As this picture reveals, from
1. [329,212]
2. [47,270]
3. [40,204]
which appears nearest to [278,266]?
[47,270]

★ ★ ★ ★ ★

• _Required task_:
Reproduce the material above, switching "nearest" to "closest" and keeping everything else the same.

• _Complete output_:
As this picture reveals, from
1. [329,212]
2. [47,270]
3. [40,204]
which appears closest to [278,266]?
[47,270]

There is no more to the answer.